Including today’s announcements, USDA has announced over $8.3 billion in funding as part of the New ERA program to benefit rural electric cooperatives and their members through the New ERA program. USDA expects this over $8.3 billion to result in over $13 billion in New ERA financed grants and loans. These projects will create good-paying jobs, lower energy costs for rural communities, significantly reduce pollution, enhance the resiliency of the nation’s electric grid, and advance the Biden-Harris Administration’s Justice40 Initiative. One in five rural Americans will benefit from these clean energy investments.
Farmer Benefit Plan
USDA also announced the release of a Farmer Benefit Plan as an innovative way for New ERA awardees to demonstrate ways for agricultural producers to benefit from clean energy projects. USDA encourages each award recipient to collaborate with local stakeholders to develop a Community Benefit Plan. During the first year of the award, applicants will collaborate with their communities and local farm associations to codevelop a plan. Based on the New ERA applications received so far, coops are collaborating with 154 local community groups, including 50 farm organizations, to explore local priorities.
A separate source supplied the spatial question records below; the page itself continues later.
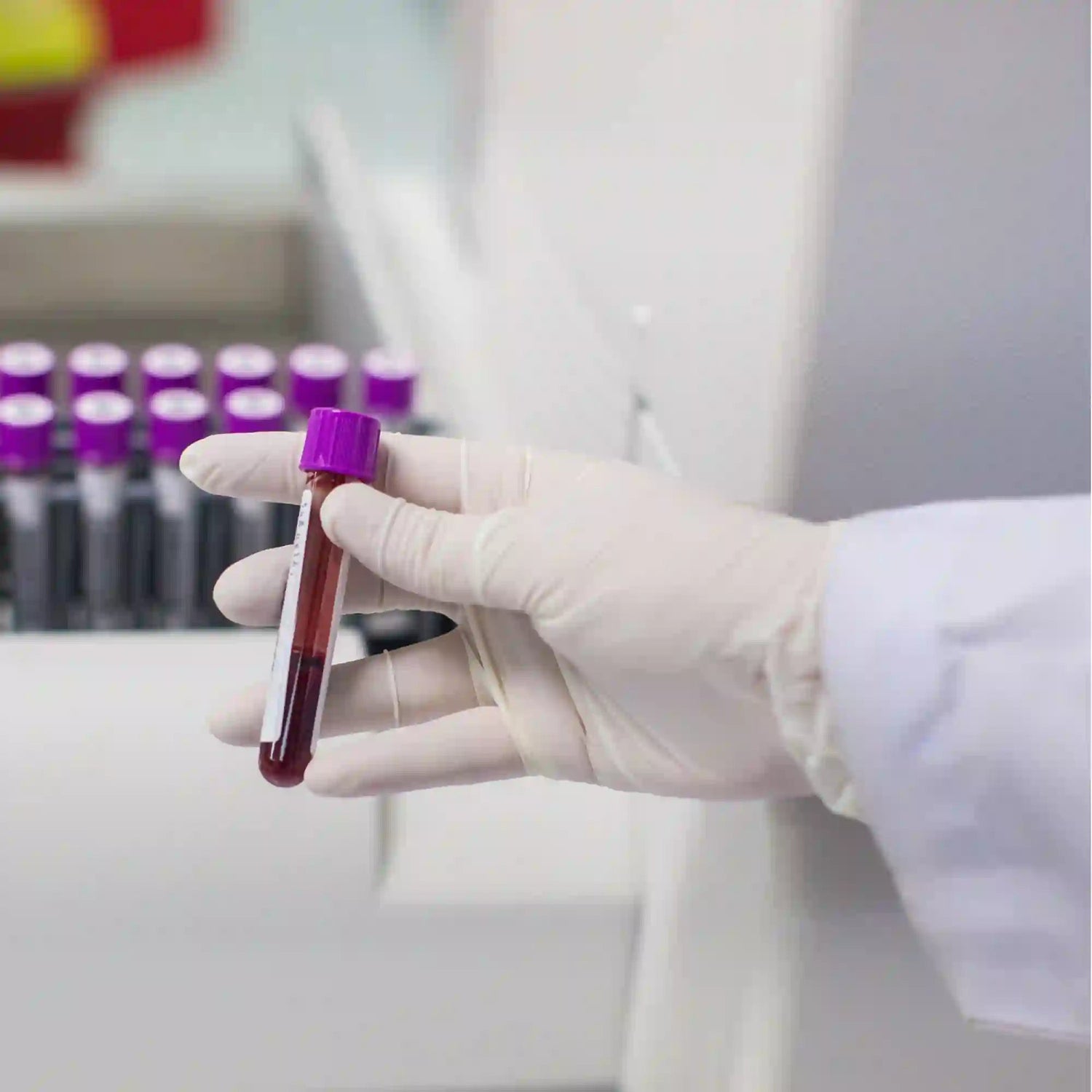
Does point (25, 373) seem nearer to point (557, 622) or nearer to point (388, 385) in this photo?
point (388, 385)

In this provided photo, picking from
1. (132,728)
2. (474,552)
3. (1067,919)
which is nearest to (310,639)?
(474,552)

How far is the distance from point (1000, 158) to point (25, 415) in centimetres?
57

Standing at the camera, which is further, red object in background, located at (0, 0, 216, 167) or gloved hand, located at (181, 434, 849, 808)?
red object in background, located at (0, 0, 216, 167)

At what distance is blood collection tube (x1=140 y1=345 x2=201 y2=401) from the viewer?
0.84 meters

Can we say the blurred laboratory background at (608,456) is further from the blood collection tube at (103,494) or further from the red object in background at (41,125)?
the red object in background at (41,125)

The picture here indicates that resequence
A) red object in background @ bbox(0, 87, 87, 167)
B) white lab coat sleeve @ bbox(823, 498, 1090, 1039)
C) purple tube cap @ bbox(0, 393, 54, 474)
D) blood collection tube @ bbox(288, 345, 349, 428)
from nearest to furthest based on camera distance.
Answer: white lab coat sleeve @ bbox(823, 498, 1090, 1039) → purple tube cap @ bbox(0, 393, 54, 474) → blood collection tube @ bbox(288, 345, 349, 428) → red object in background @ bbox(0, 87, 87, 167)

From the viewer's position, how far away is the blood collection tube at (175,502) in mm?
768

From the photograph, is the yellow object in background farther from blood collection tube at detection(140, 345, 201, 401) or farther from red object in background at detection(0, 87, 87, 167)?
blood collection tube at detection(140, 345, 201, 401)

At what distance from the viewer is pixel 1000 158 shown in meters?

As part of their New ERA award, Tri-State will develop a Farmer Benefit Plan that aims to lower electricity costs for farmers who voluntarily participate in a smart irrigation program. The goal of the program is to reduce pumping load at the times of peak demand. This will help reduce future energy needs and offset the need to build new transmission and generation, saving cooperative members from future costs. Tri-State will work with farmers to execute additional energy programs to encourage the most efficient use of electricity and water and will provide no-cost technical support to enable participation in these opportunities. Tri-State will engage local farm associations for additional ideas as they move through the Community Benefits Plan process.
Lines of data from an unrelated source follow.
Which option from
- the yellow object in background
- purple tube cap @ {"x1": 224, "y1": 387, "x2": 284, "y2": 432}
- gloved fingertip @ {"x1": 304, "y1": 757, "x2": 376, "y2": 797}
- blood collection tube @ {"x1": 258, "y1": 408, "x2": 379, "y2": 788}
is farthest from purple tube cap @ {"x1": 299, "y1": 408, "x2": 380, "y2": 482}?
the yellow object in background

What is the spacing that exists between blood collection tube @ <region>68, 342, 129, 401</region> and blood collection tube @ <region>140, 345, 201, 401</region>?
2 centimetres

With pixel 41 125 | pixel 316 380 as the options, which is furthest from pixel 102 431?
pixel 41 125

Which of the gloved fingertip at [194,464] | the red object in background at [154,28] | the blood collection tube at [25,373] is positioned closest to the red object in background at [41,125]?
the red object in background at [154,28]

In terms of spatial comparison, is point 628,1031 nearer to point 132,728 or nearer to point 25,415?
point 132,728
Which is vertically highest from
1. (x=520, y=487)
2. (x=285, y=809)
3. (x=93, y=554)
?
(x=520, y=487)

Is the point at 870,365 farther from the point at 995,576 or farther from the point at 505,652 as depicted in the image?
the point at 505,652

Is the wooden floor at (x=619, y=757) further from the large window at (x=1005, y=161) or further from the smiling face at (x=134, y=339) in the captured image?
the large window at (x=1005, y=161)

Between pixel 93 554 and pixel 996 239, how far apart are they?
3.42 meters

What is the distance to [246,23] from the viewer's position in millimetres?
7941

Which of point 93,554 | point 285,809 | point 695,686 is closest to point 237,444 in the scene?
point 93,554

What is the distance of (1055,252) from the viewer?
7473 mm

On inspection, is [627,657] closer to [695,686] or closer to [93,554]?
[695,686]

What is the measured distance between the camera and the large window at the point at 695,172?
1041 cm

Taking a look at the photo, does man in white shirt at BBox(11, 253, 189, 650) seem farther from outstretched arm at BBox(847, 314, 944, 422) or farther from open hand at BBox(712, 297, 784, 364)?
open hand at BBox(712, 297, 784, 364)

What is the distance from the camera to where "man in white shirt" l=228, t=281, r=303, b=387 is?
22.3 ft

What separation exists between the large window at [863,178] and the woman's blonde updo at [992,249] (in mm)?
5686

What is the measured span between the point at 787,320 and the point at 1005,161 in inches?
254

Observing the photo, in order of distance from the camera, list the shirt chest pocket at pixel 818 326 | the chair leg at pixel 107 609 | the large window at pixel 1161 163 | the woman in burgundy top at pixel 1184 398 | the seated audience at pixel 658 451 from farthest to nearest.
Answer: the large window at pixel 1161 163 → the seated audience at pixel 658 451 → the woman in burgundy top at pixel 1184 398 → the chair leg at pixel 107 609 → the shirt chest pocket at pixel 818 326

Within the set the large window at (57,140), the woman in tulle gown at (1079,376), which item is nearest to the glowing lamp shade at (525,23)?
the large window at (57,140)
Investments from USDA Rural Development
USDA Rural Development provides loans and grants to help expand economic opportunities, create jobs and improve the quality of life for millions of Americans in rural areas. This assistance supports infrastructure improvements; business development; housing; community facilities such as schools, public safety and healthcare; and high-speed internet access in rural, Tribal and high-poverty areas. Visit the Rural Data Gateway to learn how and where these investments are impacting rural America.
These investments made through the Inflation Reduction Act are powering the Biden-Harris Administration’s efforts to make USDA programs more inclusive, accessible and available to more people than ever before so that these benefits are felt for generations to come. Many of these programs are also part of the Biden-Harris Administration’s Justice40 Initiative, which is advancing environmental justice by ensuring that 40% of the overall benefits of certain federal climate, clean energy, and other investments reach disadvantaged communities that are marginalized by underinvestment and overburdened by pollution.